Помолчав, она заговорила было снова, но лишь со второй попытки смогла произнести что хотела.
— Я, знаете ли, любила его. И мне хочется, чтобы о нем помнили. Так что я делаю это ради Яна. Если сможете, приходите сегодня около четырех.
— Смогу. Увидимся в четыре. — Мы распрощались, и я повесил трубку.
Возможно, все произошло по той простой причине, что я ни с кем не спал после Мии — даже не флиртовал. А может, со мной сыграл дурную шутку живший во мне нереализованный профессор-гуманитарий, всегда видевший в поздней осени некое обещание. Или я просто был одинок. Но как бы то ни было, я испытал сходное с пробуждением легкое потрясение и, вешая трубку, заметил, что у меня дрожит рука.
— Значит, ты встречаешься с ней в четыре вечера. А что будешь делать до этого?
— Может, мне вернуться домой и переодеться?
Арт хохотнул и откинулся на спинку стула, забросив руки за голову.

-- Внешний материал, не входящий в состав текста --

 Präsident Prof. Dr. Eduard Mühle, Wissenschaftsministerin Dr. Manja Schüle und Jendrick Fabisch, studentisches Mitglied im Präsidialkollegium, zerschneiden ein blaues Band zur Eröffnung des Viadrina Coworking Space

— Расслабься, парень. Это ведь не свидание, не так ли? Кроме того, надо продолжать расследование.
— Да, надо. Извините. В таком случае мне следует…
— Тебе следует позвонить Панде и узнать, нет ли у него для нас чего-нибудь новенького.
Я набрал номер коронера и неожиданно услышал гнусавый женский голос:
— Медицинский офис округа Нью-Кендал.
— Позовите доктора Сарат… Шата… — Я посмотрел на визитную карточку и медленно, чуть ли не слогам, прочитал: — Доктора Сунатипалу, пожалуйста.
— Вы член семьи?
— Извините… Вы имеете в виду, не собираюсь ли я забрать тело? Нет.
— Я спрашивала, не родственник ли вы доктора Сунатипалы.
— Боюсь, что нет…
— Тогда кто со мной говорит?
— Репортер Пол Томм. Его знакомый, — проблеял я.
— В таком случае с прискорбием должна вам сообщить, — официально проговорила она, — что доктор Сунатипала вчера умер. Его сбила машина по дороге домой.
— Умер?.. Но я только вчера с ним разговаривал. Я не могу…
Арт смотрел на меня в упор, распахнув глаза. Роту него слегка приоткрылся, а рука замерла, словно прикипев к пачке сигарет, лежавшей в нагрудном карманчике рубашки. В следующее мгновение он покачал головой, но ничего не сказал. На лице у него застыло выражение шока, страха и неверия в случившееся.
— Я знаю. Мы все потрясены. Он был таким милым человеком. У нас состоится мемориальная служба в его честь. Но нам пока неизвестны планы семьи. — Ее голос звучал все напряженнее, словно она пыталась сдержать рыдания и это давалось ей с превеликим трудом.